● 본문 부분:
소비트렌드 코리아2020: 코로나19 발생 이후 색조 및 기초 화장품 수요 비교분석

2020-11-20

2021-01-26

setup, include

1 2	knitr::opts_chunk$set(echo = TRUE, warning = FALSE, message = FALSE)

KDX_Contest_2020_final_analysis

코로나19 이후, 유의미한 소비 인사이트를 발굴하기 위해 뷰티 업종 소비 추이를 분석하였습니다. 해당 파일은 코드 위주의 파일이며 세부 내역은 최종 제출한 PPT로 확인 부탁드립니다.

1. 준비 작업

1.1 패키지 설치 및 불러오기

# 패키지 설치하기
install.packages("readxl")
install.packages("dplyr")
install.packages("tidyr")
install.packages("reshape2")
install.packages("ggplot2")
install.packages("lubridate")
install.packages("labeling")
install.packages("extrafont")
install.packages('devtools')
devtools::install_github('bbc/bbplot')

# 패키지 불러오기
library(readxl)
library(dplyr)
library(tidyr)
library(reshape2)
library(ggplot2)
library(lubridate)
library(labeling)
library(extrafont)

# 시각화 테마를 위한 bbplot 패키지 설치 
if(!require(pacman))install.packages("pacman")

pacman::p_load('dplyr', 'tidyr', 'gapminder',
               'ggplot2',  'ggalt',
               'forcats', 'R.utils', 'png', 
               'grid', 'ggpubr', 'scales',
               'bbplot')

2. Mcorpotarion Data

2.1 기초 & 색조 화장품 엑셀 정리

# 사용할 데이터만 정리하기(메이크업, 스킨케어)
files <- list.files(path = "data/use", pattern = "*.xlsx", full.names = T)  
products <- sapply(files, read_excel, simplify = FALSE) %>% 
  bind_rows(.id = "id")

glimpse(products)

2.2 월별 추이 확인을 위한 전처리 및 시각화

# 전체 필터 넣기
filter_products <- group_by(products, 카테고리명, 구매날짜, 고객성별, 고객나이, 구매금액, 구매수) %>%
  separate(구매날짜, into = c("구매연월", "삭제(일자)"), sep = 6) %>%
  select(카테고리명, 구매연월, 고객성별, 고객나이, 구매금액, 구매수)

head(filter_products, 2)

# 성별&나이 결측치 제거하기(성별 F, M, 나이 0 이상만 추출)
nomiss_products <- filter_products %>%
  filter(!is.na(고객성별) & !is.na(고객나이)) %>%
  filter((고객성별 %in% c("F", "M")), 고객나이 > 0)

head(nomiss_products)

● 연습 문제:
1 - 뷰티 소비 분석 글에서 "소비트렌드 코리아2020: 코로나19"부터 "PPT로 확인 부탁드립니다."까지 이르는 부분 전체를 다시 쓰되, "코로나19"를 "COVID-19"(으)로 바꿔 주세요.
2 - 뷰티 소비 분석 글을 보고 다음에 답하세요.
(a) 엑셀 파일을 읽어 오는 폴더 경로는 무엇인가?
(b) 구매날짜를 나눌 때 지정한 sep 값은 얼마인가?
(c) 결측치를 제거할 때 남기는 고객성별 값은 무엇인가?
3 - 뷰티 소비 분석 글을 마지막 줄 다음부터 이어서 쓰세요.

● 저장된 기록:

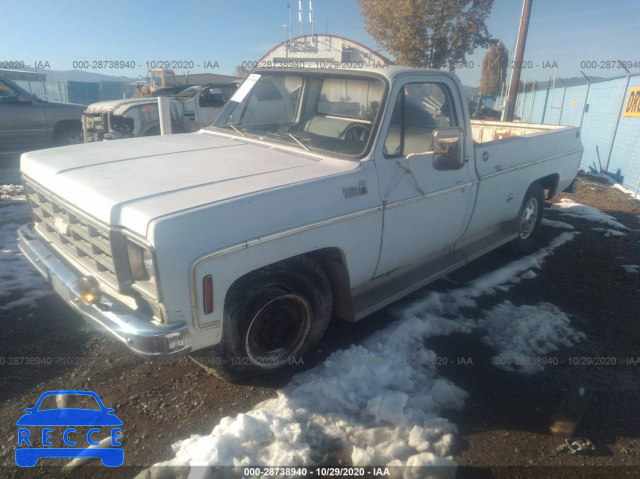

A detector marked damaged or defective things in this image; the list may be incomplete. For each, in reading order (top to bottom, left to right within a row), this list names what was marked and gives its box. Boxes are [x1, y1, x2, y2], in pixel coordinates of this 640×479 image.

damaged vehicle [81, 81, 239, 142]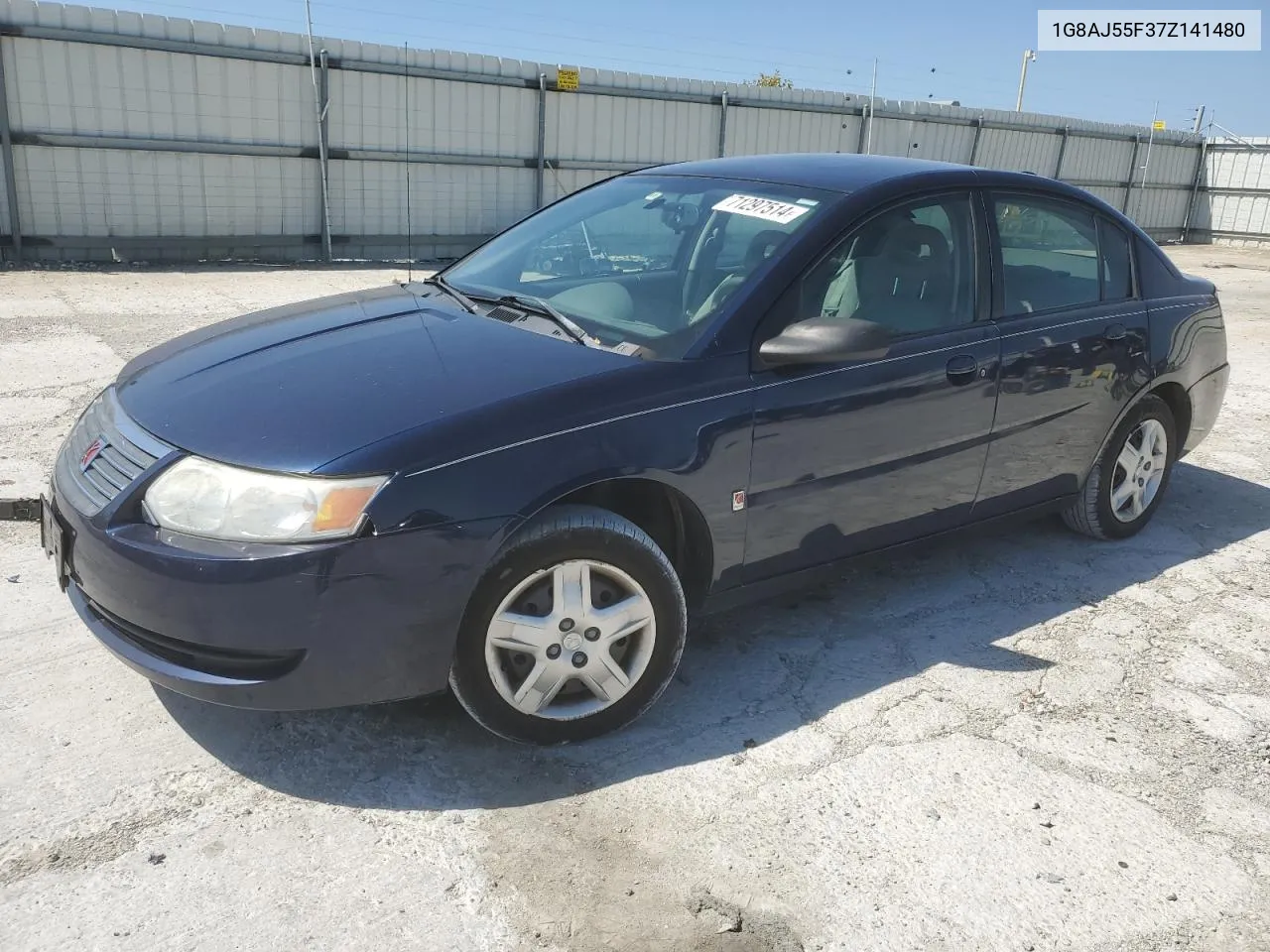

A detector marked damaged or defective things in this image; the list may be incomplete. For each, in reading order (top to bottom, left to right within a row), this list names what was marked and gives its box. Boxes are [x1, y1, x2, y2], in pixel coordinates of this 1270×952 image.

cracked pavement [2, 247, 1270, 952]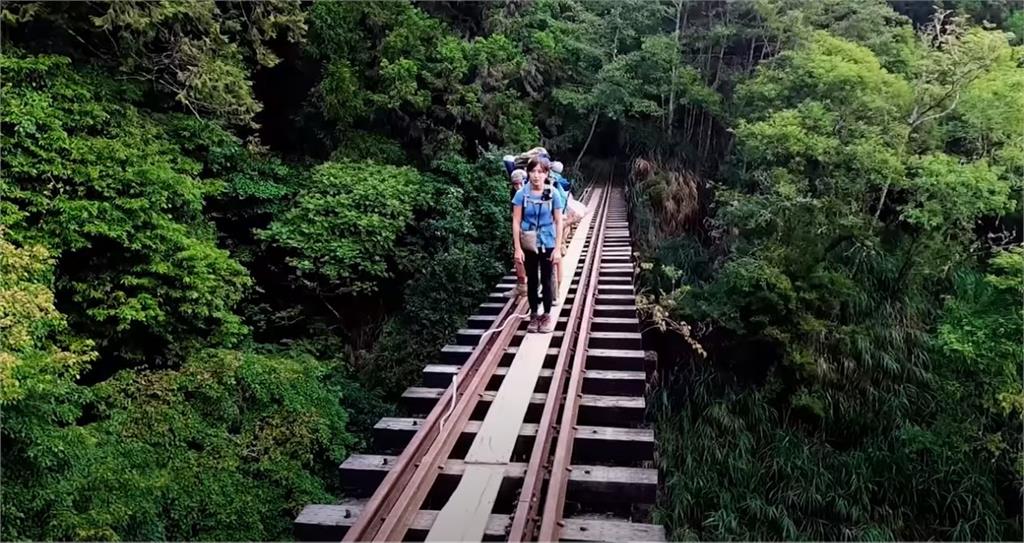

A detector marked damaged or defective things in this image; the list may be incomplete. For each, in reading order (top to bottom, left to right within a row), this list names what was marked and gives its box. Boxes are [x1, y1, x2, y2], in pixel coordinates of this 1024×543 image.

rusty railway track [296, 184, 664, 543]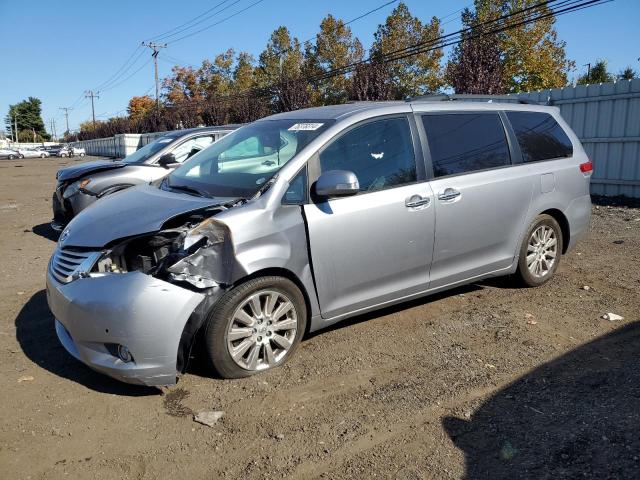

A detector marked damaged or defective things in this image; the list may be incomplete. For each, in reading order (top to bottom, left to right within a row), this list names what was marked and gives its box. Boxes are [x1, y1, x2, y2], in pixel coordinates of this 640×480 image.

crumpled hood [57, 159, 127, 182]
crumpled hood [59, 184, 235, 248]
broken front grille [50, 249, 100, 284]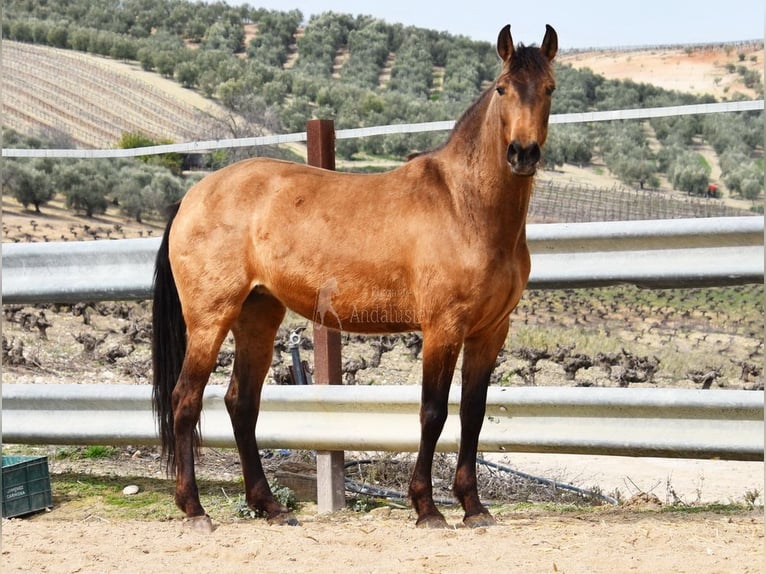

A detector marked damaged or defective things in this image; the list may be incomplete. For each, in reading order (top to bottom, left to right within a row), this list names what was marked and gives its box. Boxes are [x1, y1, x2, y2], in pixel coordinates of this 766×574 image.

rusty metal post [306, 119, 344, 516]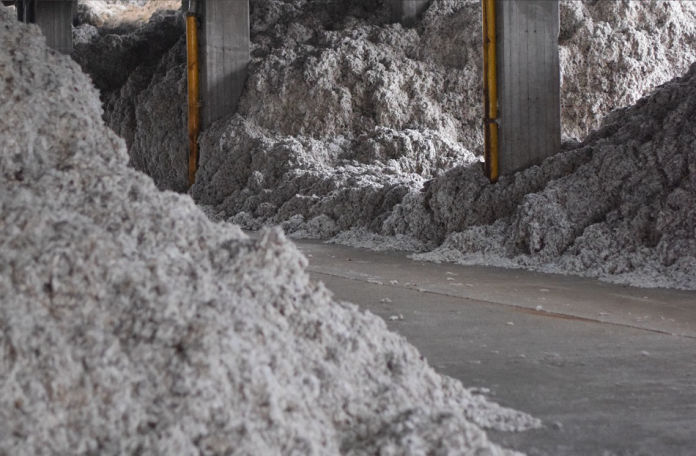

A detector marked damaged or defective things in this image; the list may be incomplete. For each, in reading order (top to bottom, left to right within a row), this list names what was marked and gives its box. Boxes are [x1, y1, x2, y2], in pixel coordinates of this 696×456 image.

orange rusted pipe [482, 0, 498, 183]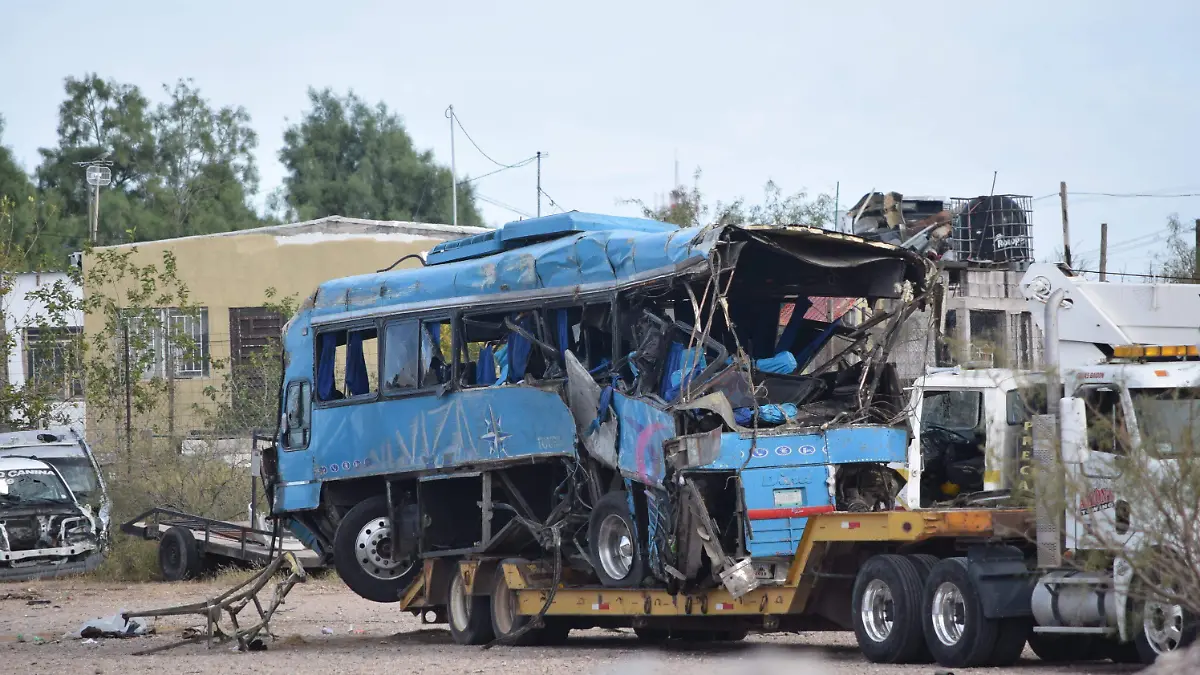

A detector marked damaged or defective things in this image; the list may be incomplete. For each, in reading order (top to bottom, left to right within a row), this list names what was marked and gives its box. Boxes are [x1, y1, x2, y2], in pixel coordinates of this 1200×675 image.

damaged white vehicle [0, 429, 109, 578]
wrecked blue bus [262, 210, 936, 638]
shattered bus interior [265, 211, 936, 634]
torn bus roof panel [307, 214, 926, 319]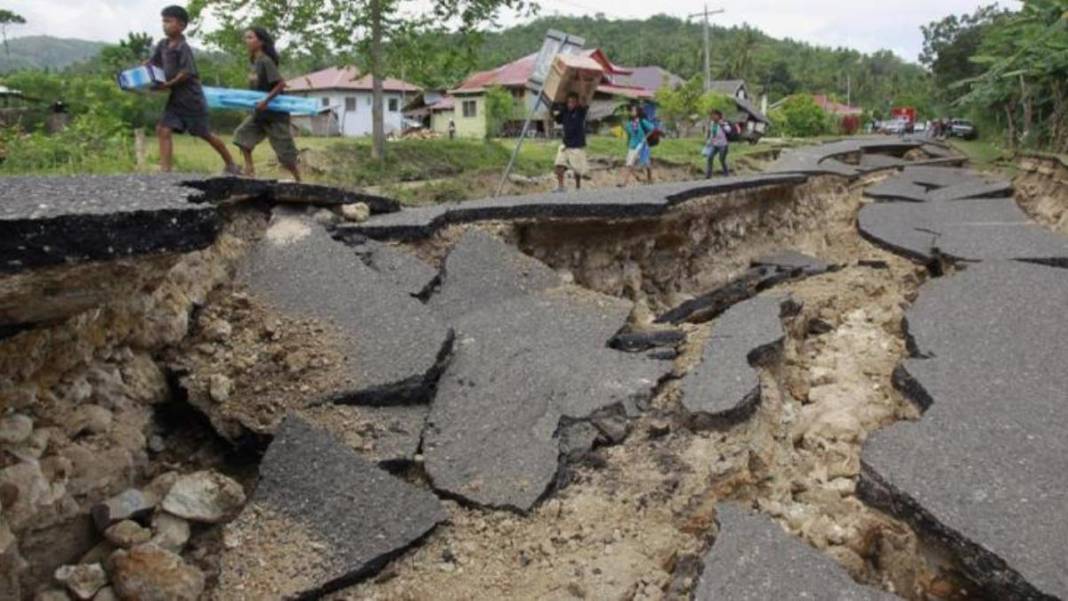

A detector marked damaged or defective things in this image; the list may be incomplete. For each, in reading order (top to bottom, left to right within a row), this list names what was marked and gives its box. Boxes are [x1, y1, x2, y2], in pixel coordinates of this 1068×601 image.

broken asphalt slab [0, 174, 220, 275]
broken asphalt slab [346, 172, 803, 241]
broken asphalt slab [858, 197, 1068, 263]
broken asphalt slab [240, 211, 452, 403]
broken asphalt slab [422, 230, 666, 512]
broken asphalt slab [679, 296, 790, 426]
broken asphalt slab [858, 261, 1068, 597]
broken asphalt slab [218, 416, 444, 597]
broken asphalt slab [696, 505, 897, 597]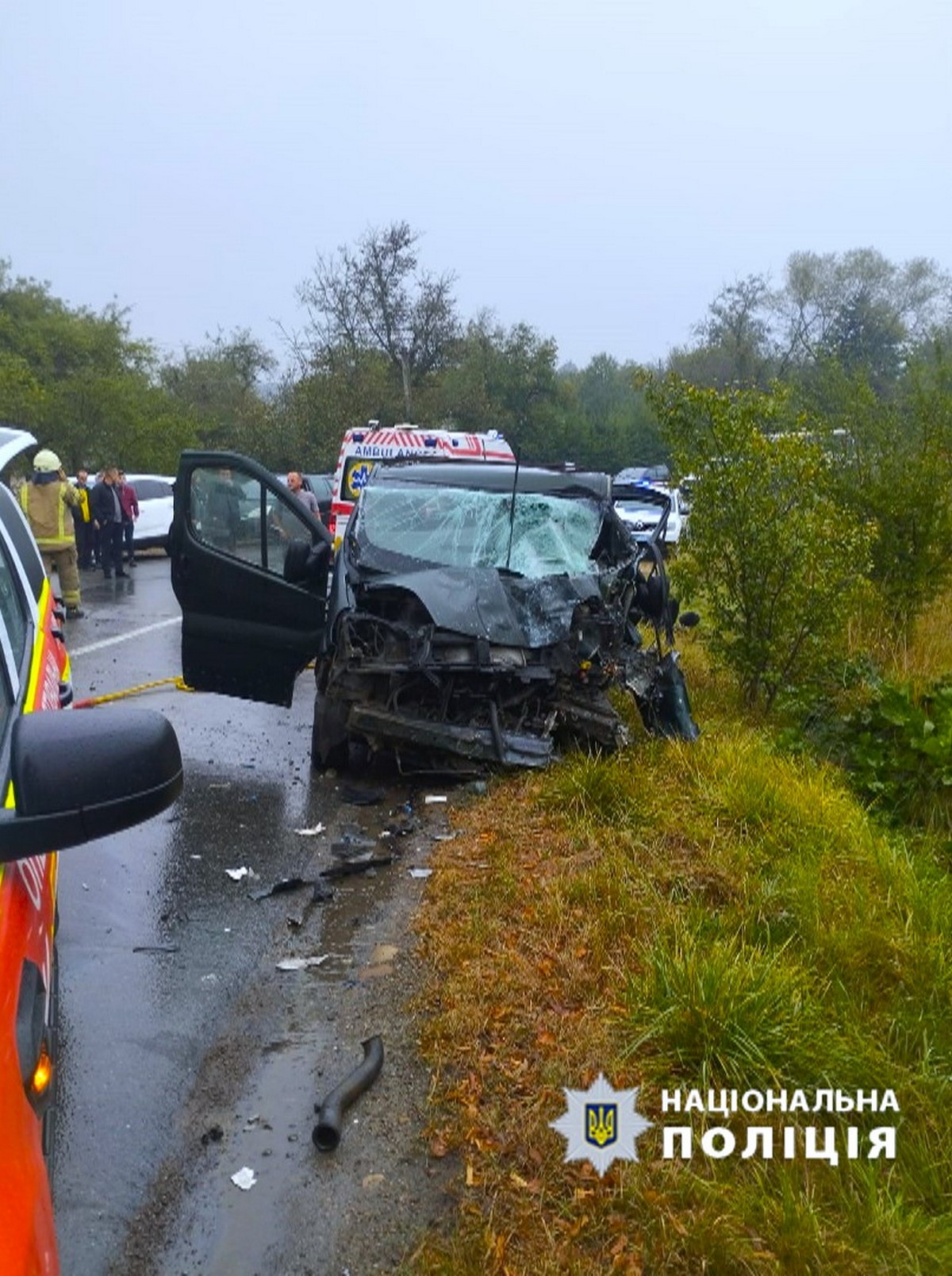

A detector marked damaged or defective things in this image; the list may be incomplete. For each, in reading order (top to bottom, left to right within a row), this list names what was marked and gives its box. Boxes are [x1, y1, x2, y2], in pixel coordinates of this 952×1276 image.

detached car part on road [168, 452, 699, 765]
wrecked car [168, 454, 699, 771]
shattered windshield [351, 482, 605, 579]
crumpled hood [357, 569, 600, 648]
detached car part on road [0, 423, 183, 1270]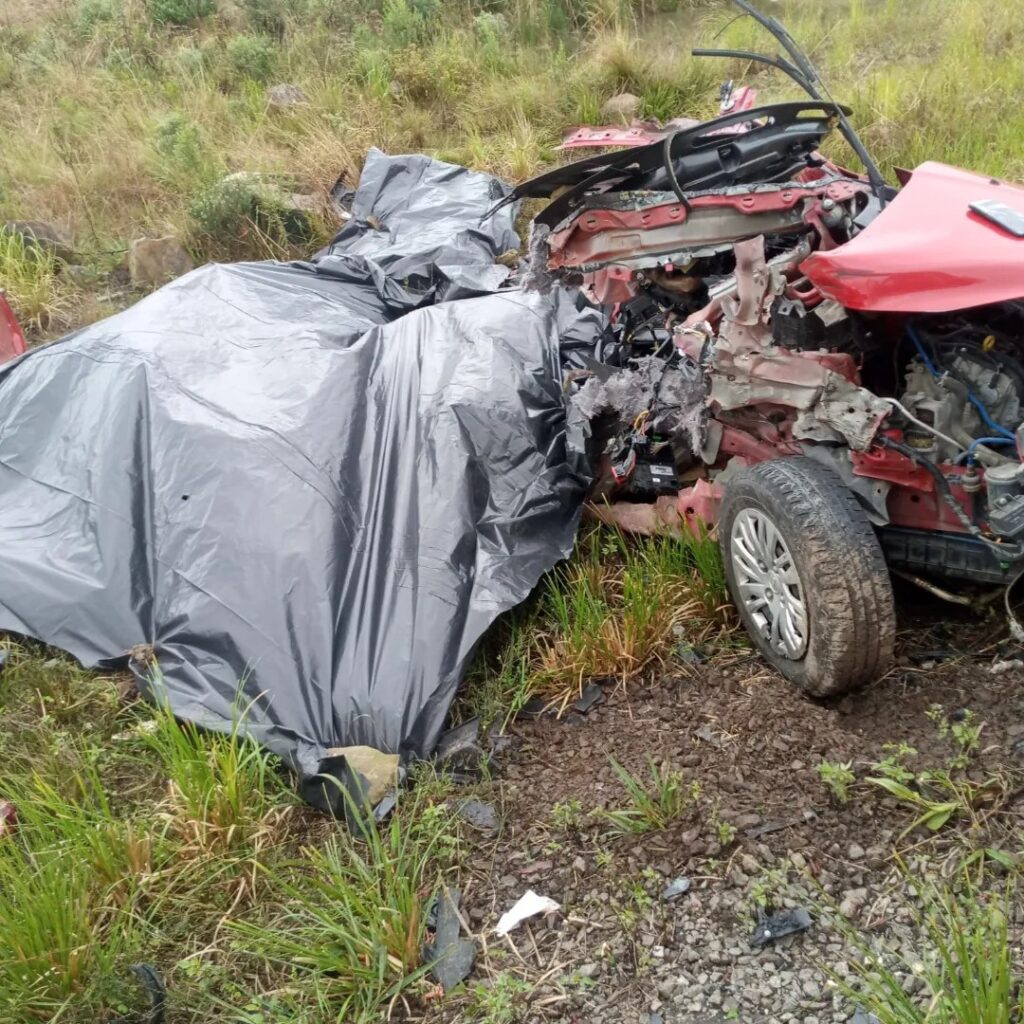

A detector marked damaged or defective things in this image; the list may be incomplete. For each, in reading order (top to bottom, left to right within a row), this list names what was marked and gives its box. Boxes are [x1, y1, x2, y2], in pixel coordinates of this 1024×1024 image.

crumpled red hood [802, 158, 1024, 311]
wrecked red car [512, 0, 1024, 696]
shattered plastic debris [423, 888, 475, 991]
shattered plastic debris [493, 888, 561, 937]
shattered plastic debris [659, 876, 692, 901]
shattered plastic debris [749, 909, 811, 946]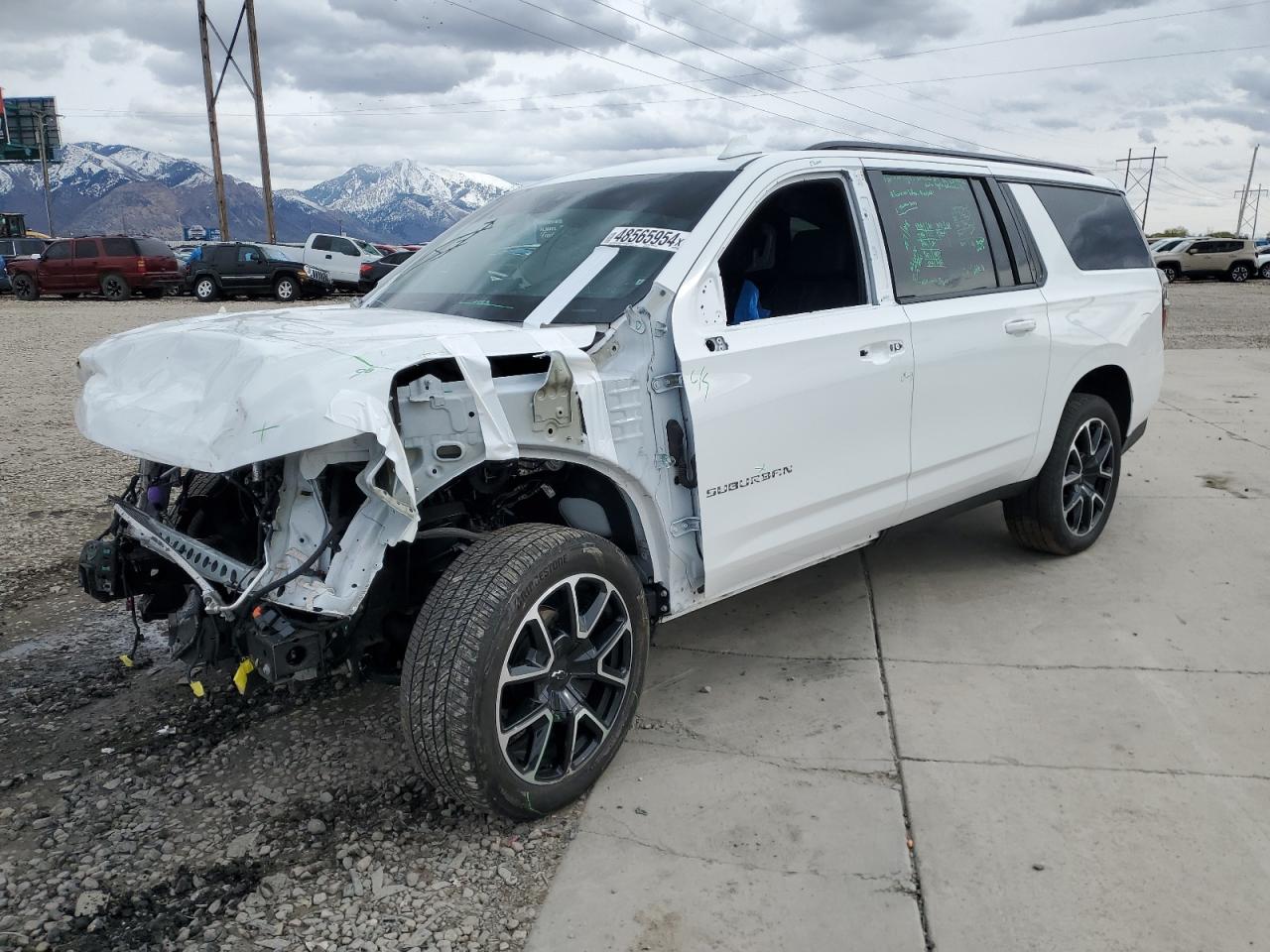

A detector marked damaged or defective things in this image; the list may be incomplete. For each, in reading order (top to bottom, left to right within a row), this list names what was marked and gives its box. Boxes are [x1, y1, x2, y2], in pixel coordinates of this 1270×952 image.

● 과제 답변:
1 -
소비트렌드 코리아2020: COVID-19 발생 이후 색조 및 기초 화장품 수요 비교분석

2020-11-20

2021-01-26

setup, include

1 2	knitr::opts_chunk$set(echo = TRUE, warning = FALSE, message = FALSE)

KDX_Contest_2020_final_analysis

COVID-19 이후, 유의미한 소비 인사이트를 발굴하기 위해 뷰티 업종 소비 추이를 분석하였습니다. 해당 파일은 코드 위주의 파일이며 세부 내역은 최종 제출한 PPT로 확인 부탁드립니다.

2 -
(a) data/use
(b) 6
(c) F와 M

3 -
# "메이크업 용품" 카테고리 추출
cosmetics <- filter(nomiss_products, 카테고리명 == "메이크업 용품")

cosmetics

# 월별 데이터 합계_메이크업 용품
summarise_cosmetics <- cosmetics %>%
  group_by(구매연월, 고객성별) %>%
  summarise(금액합계 = sum(구매금액))

summarise_cosmetics

# "스킨 케어" 카테코리 추출
skincare <- filter(nomiss_products, 카테고리명 == "스킨케어")

skincare

# 월별 데이터 합계_스킨케어
summarise_skincare <- skincare %>%
  group_by(구매연월, 고객성별) %>%
  summarise(금액합계 = sum(구매금액))

summarise_skincare

# 시각화하기
## '단위: 억' 적용
label_ko_num = function(num){
  ko_num = function(x){
    new_num = x %/% 100000000
    return(paste(new_num, '억', sep = ''))
  }
  return(sapply(num, ko_num))
}

#색조 화장품(메이크업 용품)_월별 추이_ppt.12p
library(ggplot2)

graph_cosmetics <- ggplot(summarise_cosmetics, aes(x = 구매연월, y = 금액합계, color = 고객성별)) +
  geom_point(size = 2) +
  scale_y_continuous(labels = label_ko_num) +
theme(
      axis.text.x = element_text(size = 8,family= "NanumSquare_ac", hjust = 1, angle = 45),
    axis.text.y = element_text(size = 8,family = "NanumSquare_ac"),
    legend.position = "bottom",
    axis.title.x = element_text(size = 12, family = "NanumSquare_ac"),
    axis.title.y = element_text(size = 12, family = "NanumSquare_ac")) +
  geom_hline(yintercept = 0, size = 1, colour="#999999") +
  scale_colour_manual(values = c("#EB3232", "#FAAB18")) +
  bbc_style()

graph_cosmetics

# 기초 화장품(스킨케어)_월별 추이_ppt.12p
graph_skincare <- ggplot(summarise_skincare, aes(x = 구매연월, y = 금액합계, color = 고객성별)) +
  geom_point(size = 2) +
  scale_y_continuous(labels = label_ko_num) +
  theme(
    axis.text.x = element_text(size = 8,family= "NanumSquare_ac",hjust = 1, angle = 45),
    axis.text.y = element_text(size = 8,family = "NanumSquare_ac"),
    legend.position = "bottom",
    axis.title.x = element_text(size = 12, family = "NanumSquare_ac"),
    axis.title.y = element_text(size = 12, family = "NanumSquare_ac")) +
  geom_hline(yintercept = 0, size = 1, colour="#999999") +
  scale_colour_manual(values = c("#EB3232", "#FAAB18")) +
  bbc_style()

graph_skincare

2.3 실제 분석을 위한 데이터 전처리 및 시각화

# 성별&나이 결측치 제거하기(성별 F, M, 나이 0 이상만 추출)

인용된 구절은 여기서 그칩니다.